(Data extracted from a collection)

[Start]

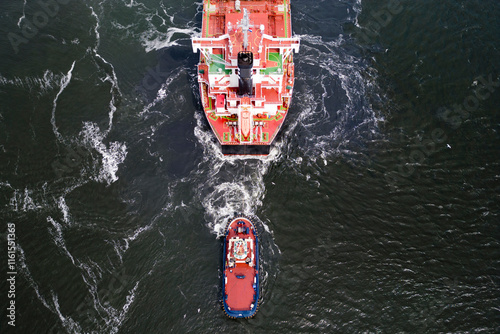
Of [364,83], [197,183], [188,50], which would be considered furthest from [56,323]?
[364,83]

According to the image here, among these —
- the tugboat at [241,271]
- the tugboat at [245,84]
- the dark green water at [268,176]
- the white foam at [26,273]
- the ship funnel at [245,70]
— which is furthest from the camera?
the tugboat at [245,84]

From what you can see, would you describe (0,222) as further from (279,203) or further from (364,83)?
(364,83)

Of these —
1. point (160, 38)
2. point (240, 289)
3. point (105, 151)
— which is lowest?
point (240, 289)

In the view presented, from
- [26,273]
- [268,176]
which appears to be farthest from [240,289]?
[26,273]

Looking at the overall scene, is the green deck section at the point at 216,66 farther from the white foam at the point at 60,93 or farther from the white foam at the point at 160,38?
the white foam at the point at 60,93

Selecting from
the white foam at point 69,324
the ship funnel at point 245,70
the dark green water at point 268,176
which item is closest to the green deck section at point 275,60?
the ship funnel at point 245,70

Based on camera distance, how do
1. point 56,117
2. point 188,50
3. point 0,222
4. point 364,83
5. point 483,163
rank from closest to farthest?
point 0,222 < point 483,163 < point 56,117 < point 364,83 < point 188,50

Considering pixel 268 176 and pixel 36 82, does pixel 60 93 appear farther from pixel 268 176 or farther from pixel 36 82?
pixel 268 176
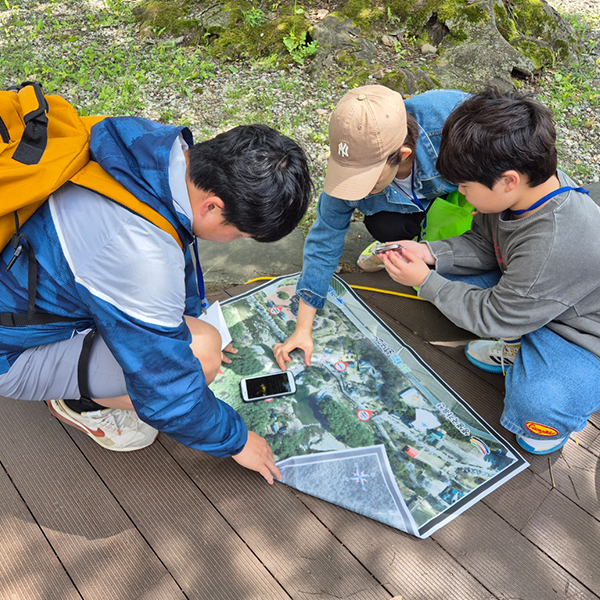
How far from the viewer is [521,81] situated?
12.2 feet

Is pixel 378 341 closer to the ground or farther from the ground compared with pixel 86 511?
farther from the ground

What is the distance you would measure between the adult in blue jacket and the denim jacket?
0.68 meters

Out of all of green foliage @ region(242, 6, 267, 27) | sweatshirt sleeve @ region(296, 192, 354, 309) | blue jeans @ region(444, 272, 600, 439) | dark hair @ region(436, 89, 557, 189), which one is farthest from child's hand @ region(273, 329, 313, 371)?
green foliage @ region(242, 6, 267, 27)

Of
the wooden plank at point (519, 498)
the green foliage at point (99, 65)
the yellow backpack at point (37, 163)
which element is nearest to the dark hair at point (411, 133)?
the yellow backpack at point (37, 163)

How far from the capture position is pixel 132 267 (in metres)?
1.12

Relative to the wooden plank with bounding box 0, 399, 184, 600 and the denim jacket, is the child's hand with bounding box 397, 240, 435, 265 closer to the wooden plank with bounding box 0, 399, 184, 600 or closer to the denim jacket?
the denim jacket

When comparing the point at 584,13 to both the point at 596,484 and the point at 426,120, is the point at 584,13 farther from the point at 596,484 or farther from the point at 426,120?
the point at 596,484

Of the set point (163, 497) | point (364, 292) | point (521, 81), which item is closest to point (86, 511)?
point (163, 497)

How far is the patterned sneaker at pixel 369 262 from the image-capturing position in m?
2.38

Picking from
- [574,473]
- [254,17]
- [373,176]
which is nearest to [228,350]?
[373,176]

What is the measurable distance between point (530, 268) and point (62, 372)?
145 cm

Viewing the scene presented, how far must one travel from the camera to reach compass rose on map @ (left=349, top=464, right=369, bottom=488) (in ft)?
5.36

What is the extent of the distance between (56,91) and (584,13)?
15.5 feet

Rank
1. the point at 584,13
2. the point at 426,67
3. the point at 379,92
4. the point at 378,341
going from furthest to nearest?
1. the point at 584,13
2. the point at 426,67
3. the point at 378,341
4. the point at 379,92
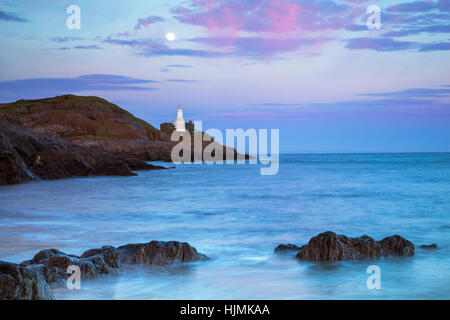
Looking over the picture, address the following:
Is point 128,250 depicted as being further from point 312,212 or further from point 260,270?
point 312,212

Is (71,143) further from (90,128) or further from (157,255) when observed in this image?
(90,128)

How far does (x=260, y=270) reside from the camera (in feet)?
20.4

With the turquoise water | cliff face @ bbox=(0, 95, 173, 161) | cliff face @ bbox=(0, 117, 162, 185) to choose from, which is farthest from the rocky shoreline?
cliff face @ bbox=(0, 95, 173, 161)

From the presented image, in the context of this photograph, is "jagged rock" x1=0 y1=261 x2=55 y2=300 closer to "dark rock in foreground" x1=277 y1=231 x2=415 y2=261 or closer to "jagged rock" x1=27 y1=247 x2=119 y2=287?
"jagged rock" x1=27 y1=247 x2=119 y2=287

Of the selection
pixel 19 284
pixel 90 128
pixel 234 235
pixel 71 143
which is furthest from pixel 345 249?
pixel 90 128

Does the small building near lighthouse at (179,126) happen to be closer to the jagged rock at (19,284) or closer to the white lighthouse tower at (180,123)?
the white lighthouse tower at (180,123)

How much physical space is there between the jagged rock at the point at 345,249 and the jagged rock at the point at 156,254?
→ 1.67 m

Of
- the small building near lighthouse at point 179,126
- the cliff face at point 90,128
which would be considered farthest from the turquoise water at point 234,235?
the small building near lighthouse at point 179,126

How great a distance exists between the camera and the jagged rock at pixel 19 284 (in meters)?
3.36

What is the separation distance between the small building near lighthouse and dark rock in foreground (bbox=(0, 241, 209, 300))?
9868 centimetres

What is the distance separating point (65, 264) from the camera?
5230mm

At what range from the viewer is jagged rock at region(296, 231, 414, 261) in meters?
6.42
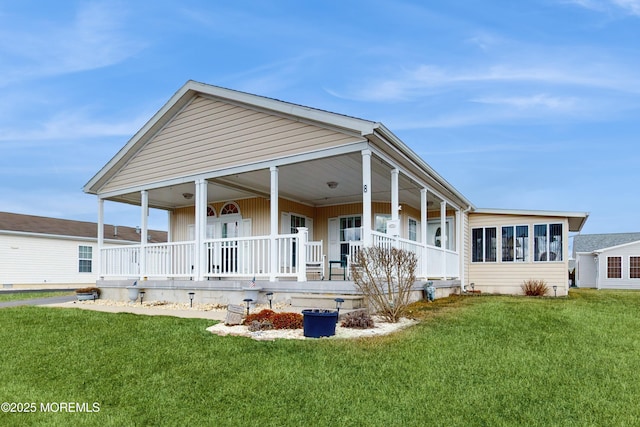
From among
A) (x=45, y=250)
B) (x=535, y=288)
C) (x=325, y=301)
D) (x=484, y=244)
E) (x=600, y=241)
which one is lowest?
(x=535, y=288)

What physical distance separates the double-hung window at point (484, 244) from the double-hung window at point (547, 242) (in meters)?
1.40

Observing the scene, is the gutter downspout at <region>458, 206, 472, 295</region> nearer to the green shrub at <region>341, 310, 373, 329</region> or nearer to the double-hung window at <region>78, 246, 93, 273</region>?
the green shrub at <region>341, 310, 373, 329</region>

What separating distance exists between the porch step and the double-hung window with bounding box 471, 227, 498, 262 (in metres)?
10.2

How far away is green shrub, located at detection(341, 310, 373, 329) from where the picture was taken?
6.83 metres

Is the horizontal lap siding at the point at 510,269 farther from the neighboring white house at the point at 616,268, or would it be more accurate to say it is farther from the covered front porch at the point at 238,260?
the neighboring white house at the point at 616,268

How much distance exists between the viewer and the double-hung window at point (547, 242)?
51.3 ft

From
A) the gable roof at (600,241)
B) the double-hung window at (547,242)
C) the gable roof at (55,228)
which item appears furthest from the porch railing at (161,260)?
the gable roof at (600,241)

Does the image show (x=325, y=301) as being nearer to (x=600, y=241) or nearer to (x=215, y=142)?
(x=215, y=142)

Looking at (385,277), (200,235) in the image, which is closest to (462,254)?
(385,277)

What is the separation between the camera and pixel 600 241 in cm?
3316

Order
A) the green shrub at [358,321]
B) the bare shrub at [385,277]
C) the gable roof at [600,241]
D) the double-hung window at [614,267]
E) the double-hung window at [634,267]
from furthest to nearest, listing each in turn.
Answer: the gable roof at [600,241]
the double-hung window at [614,267]
the double-hung window at [634,267]
the bare shrub at [385,277]
the green shrub at [358,321]

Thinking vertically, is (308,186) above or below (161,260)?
above

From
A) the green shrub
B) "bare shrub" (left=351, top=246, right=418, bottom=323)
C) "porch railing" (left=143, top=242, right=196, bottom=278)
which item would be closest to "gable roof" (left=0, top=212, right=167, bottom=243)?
"porch railing" (left=143, top=242, right=196, bottom=278)

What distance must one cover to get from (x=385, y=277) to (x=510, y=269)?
10.2 metres
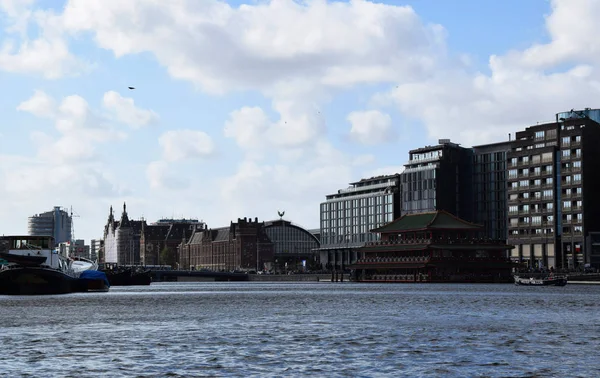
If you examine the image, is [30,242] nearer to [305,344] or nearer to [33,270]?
[33,270]

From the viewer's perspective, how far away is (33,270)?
147375 millimetres

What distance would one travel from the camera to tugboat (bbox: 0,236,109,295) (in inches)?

[End]

■ **Stated exercise**:
Output every one of these lines above exactly as they appear, leaving out the pictures.

■ **Full output**:
Of [364,83], [197,183], [188,50], which would be considered furthest from [56,323]?
[364,83]

According to the image here, among these —
- the tugboat at [241,271]
- the tugboat at [245,84]
- the dark green water at [268,176]
- the white foam at [26,273]
- the ship funnel at [245,70]
— which is furthest from the camera?
the tugboat at [245,84]

From what you can see, would you describe (0,222) as further from (279,203) or further from (364,83)?
(364,83)

Of these —
1. point (160, 38)
2. point (240, 289)
3. point (105, 151)
— which is lowest?
point (240, 289)

In the view presented, from
- [26,273]
- [268,176]
which appears to be farthest from [240,289]?
[26,273]

Looking at the overall scene, is the green deck section at the point at 216,66 farther from the white foam at the point at 60,93 or farther from the white foam at the point at 160,38?
the white foam at the point at 60,93

Selecting from
the white foam at point 69,324
the ship funnel at point 245,70
the dark green water at point 268,176
which item is closest to the green deck section at point 275,60?
the ship funnel at point 245,70

Based on camera distance, how do
1. point 56,117
2. point 188,50
3. point 0,222
4. point 364,83
5. point 483,163
rank from closest to farthest?
point 0,222 < point 483,163 < point 56,117 < point 364,83 < point 188,50

Considering pixel 268 176 and pixel 36 82, does pixel 60 93 appear farther from pixel 268 176 or farther from pixel 36 82?
pixel 268 176
How far from the viewer is [521,81] situated?
12.2 feet

Is pixel 378 341 closer to the ground or farther from the ground compared with pixel 86 511?
farther from the ground

What is the distance you would measure between the adult in blue jacket and the denim jacket?
0.68 meters

Out of all of green foliage @ region(242, 6, 267, 27) | sweatshirt sleeve @ region(296, 192, 354, 309) | blue jeans @ region(444, 272, 600, 439) | dark hair @ region(436, 89, 557, 189), which one is farthest from child's hand @ region(273, 329, 313, 371)?
green foliage @ region(242, 6, 267, 27)

Of
the wooden plank at point (519, 498)
the green foliage at point (99, 65)
the yellow backpack at point (37, 163)
which element is nearest to the dark hair at point (411, 133)?
the yellow backpack at point (37, 163)

How far from the capture position is pixel 132 267 (in metres)?
1.12

Relative to the wooden plank with bounding box 0, 399, 184, 600 and the denim jacket, is the child's hand with bounding box 397, 240, 435, 265 closer to the wooden plank with bounding box 0, 399, 184, 600 or closer to the denim jacket?
the denim jacket

When comparing the point at 584,13 to both the point at 596,484 and the point at 426,120, is the point at 584,13 farther from the point at 596,484 or farther from the point at 426,120?
the point at 596,484

Of the set point (163, 497) | point (364, 292) | point (521, 81), which item is closest to point (86, 511)?
point (163, 497)

How far is the patterned sneaker at pixel 369 262 from the image-capturing position in m?
2.38

Picking from
- [574,473]
- [254,17]
- [373,176]
which is nearest to [228,350]?
[373,176]

What is the measurable distance between point (530, 268) and point (62, 372)?
145 cm

Viewing the scene presented, how far must one travel from the camera to reach compass rose on map @ (left=349, top=464, right=369, bottom=488) (in ft)?
5.36

What is the extent of the distance between (56,91) and (584,13)?
15.5 feet

Rank
1. the point at 584,13
2. the point at 426,67
3. the point at 379,92
4. the point at 378,341
going from furthest to nearest?
1. the point at 584,13
2. the point at 426,67
3. the point at 378,341
4. the point at 379,92
Looking over the picture, address the following:
Is point 128,250 depicted as being further from point 312,212 or further from point 260,270?
point 312,212

Is (71,143) further from (90,128) or further from (157,255) when observed in this image?
(90,128)

How far does (x=260, y=270) reside from the camera (in feet)?
20.4

With the turquoise water | cliff face @ bbox=(0, 95, 173, 161) | cliff face @ bbox=(0, 117, 162, 185) to choose from, which is farthest from the rocky shoreline?
cliff face @ bbox=(0, 95, 173, 161)

From the presented image, in the context of this photograph, is "jagged rock" x1=0 y1=261 x2=55 y2=300 closer to "dark rock in foreground" x1=277 y1=231 x2=415 y2=261 or closer to "jagged rock" x1=27 y1=247 x2=119 y2=287?
"jagged rock" x1=27 y1=247 x2=119 y2=287

Of the selection
pixel 19 284
pixel 90 128
pixel 234 235
pixel 71 143
which is furthest from pixel 345 249?
pixel 90 128

Does the small building near lighthouse at (179,126) happen to be closer to the jagged rock at (19,284) or closer to the white lighthouse tower at (180,123)?
the white lighthouse tower at (180,123)

How much physical space is there between the jagged rock at the point at 345,249 and the jagged rock at the point at 156,254?
→ 1.67 m

Of
- the small building near lighthouse at point 179,126
- the cliff face at point 90,128
which would be considered farthest from the turquoise water at point 234,235?
the small building near lighthouse at point 179,126

How great a distance exists between the camera and the jagged rock at pixel 19 284 (in meters)?
3.36

What is the separation distance between the small building near lighthouse and dark rock in foreground (bbox=(0, 241, 209, 300))?
9868 centimetres

What is the distance separating point (65, 264) from the camera?
5230mm

At what range from the viewer is jagged rock at region(296, 231, 414, 261) in meters?
6.42
From among
A) (x=45, y=250)
B) (x=535, y=288)
C) (x=325, y=301)
D) (x=484, y=244)
E) (x=600, y=241)
which one is lowest?
(x=535, y=288)

What physical distance separates the double-hung window at point (484, 244) from the double-hung window at point (547, 242) (in meters)?
1.40

Observing the scene, is the gutter downspout at <region>458, 206, 472, 295</region> nearer to the green shrub at <region>341, 310, 373, 329</region> or nearer to the double-hung window at <region>78, 246, 93, 273</region>?
the green shrub at <region>341, 310, 373, 329</region>

What separating distance exists between the porch step and the double-hung window with bounding box 471, 227, 498, 262 (in metres)?
10.2

How far away is green shrub, located at detection(341, 310, 373, 329) from where the picture was taken?
6.83 metres

Is the horizontal lap siding at the point at 510,269 farther from the neighboring white house at the point at 616,268, or would it be more accurate to say it is farther from the covered front porch at the point at 238,260?
the neighboring white house at the point at 616,268

How much distance exists between the viewer and the double-hung window at point (547, 242)?
51.3 ft

From
A) the gable roof at (600,241)
B) the double-hung window at (547,242)
C) the gable roof at (55,228)
which item appears furthest from the porch railing at (161,260)?
the gable roof at (600,241)

Does the image show (x=325, y=301) as being nearer to (x=600, y=241) or nearer to (x=215, y=142)?
(x=215, y=142)

Looking at (385,277), (200,235) in the image, which is closest to (462,254)?
(385,277)

What is the separation between the camera and pixel 600 241 in cm?
3316

Order
A) the green shrub at [358,321]
B) the bare shrub at [385,277]
C) the gable roof at [600,241]
D) the double-hung window at [614,267]
E) the double-hung window at [634,267]
from furthest to nearest, listing each in turn.
Answer: the gable roof at [600,241]
the double-hung window at [614,267]
the double-hung window at [634,267]
the bare shrub at [385,277]
the green shrub at [358,321]

Thinking vertically, is (308,186) above or below (161,260)?
above

From
A) the green shrub
B) "bare shrub" (left=351, top=246, right=418, bottom=323)
C) "porch railing" (left=143, top=242, right=196, bottom=278)
which item would be closest to "gable roof" (left=0, top=212, right=167, bottom=243)?
"porch railing" (left=143, top=242, right=196, bottom=278)

What distance must one cover to get from (x=385, y=277) to (x=510, y=269)?
10.2 metres
If you examine the image, is [30,242] nearer to [305,344] or nearer to [33,270]?
[33,270]

From the viewer's perspective, how far away is (33,270)?
147375 millimetres

What distance would one travel from the camera to tugboat (bbox: 0,236,109,295) (in inches)?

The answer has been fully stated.